I collected my thoughts, trying to crystallize something I had been mulling over since earlier that week. “We’re talking hypothetical here, okay?” I began, broaching an idea that had occurred to me following a comment of Snead’s. “Say you want to break into a house. It has an automatic opener on the garage door. You’ve stolen a look at the remote, so you go down to the local hardware store, buy a similar control, and set the combination on those little switches inside—what do you call them?”
“DIP switches. No one has used them in years, Dan,” Hank said with a patient smile. “It’s all solid-state now.”
“Whatever. You see where I’m going here? Is there some way you can program a similar remote control to get in?”
“If you couldn’t get your hands on the original opener, I suppose you could try breaking the code,” Hank offered. “I’m not really up on it, but I do know that openers aren’t as simple as they once were. When they first came out, stray signals from CB radios and whatnot used to open garage doors all the time.”
“So they started making openers more complicated?”
“Right. By adding integrated circuitry to the transmitter unit, a binary signal could be superimposed on the carrier frequency. The receiver on the other end has to match for the door to open.”
“Like a lock and key. How about just trying all the combinations?”
“Interesting question,” Hank mused. “Assuming you know the transmission frequency, I suppose you could
use a computer to generate a sequential string of codes, beginning with the simplest—say, eight-digit combinations—and work your way up. Using a fast laptop, you could probably hit every possible variation in a reasonable amount of time. Of course, if you didn’t know the transmission frequency, you would have to repeat the process for every channel currently in use. And that’s assuming there aren’t safety protocols in the circuit to prevent such an attack. Let’s see, besides a laptop and some basic programming skills, you’d need a signal generator, an RF amplifier, and maybe a Yagi directional antenna.”
“So someone with knowledge of electronics and computer programming could do it.”
“Theoretically. People have been cracking codes on everything since the beginning of time. A door opener couldn’t be that tough. Tell you what. Let me do a little checking and get back to you.”
“Thanks. I appreciate it.” I pulled out a card and scribbled my phone number at LAPD headquarters on the back. “I’m working downtown now. Phone me there.”
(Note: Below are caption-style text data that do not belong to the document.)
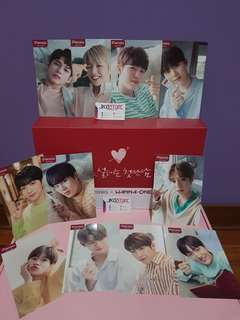 Wanna One Pleasia Photocards and toothpaste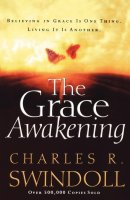 Grace Awakening the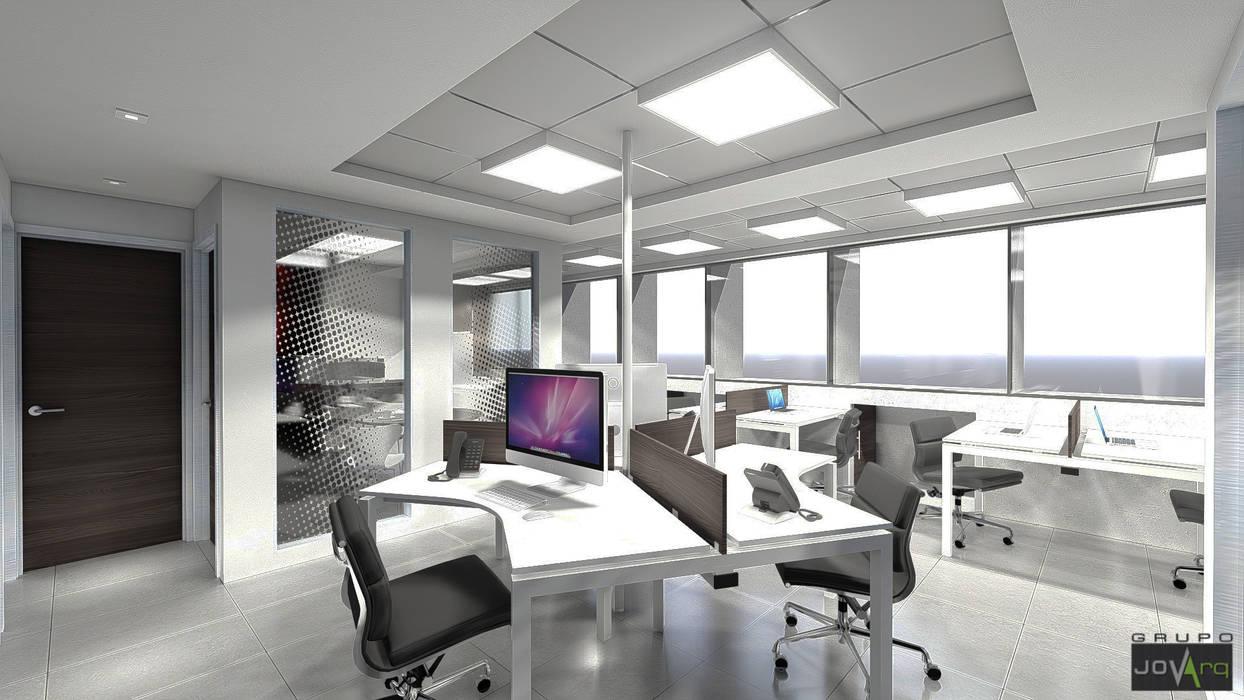 Oficina Legacys, Centro Plaza Oficinas de estilo minimalista de Grupo JOV Arquitectos Minimalista Mármol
“Sure. I hope you get this guy.”
“Don’t worry. Sooner or later, we’ll get him.”
But on the final leg of my journey home, I admitted to myself that I was far less certain of success than I’d sounded. To date, all the task force had accomplished was to gather up various pieces of the murders—warehousing a meticulously labeled library of blood and fluid samples, hairs, prints, and other found material. And for reasons I couldn’t bring into focus, I knew that Alonzo Domingos wouldn’t pan out as a suspect. Discounting some fortuitous break, the task force’s best chance for success now lay in an area I didn’t want to consider.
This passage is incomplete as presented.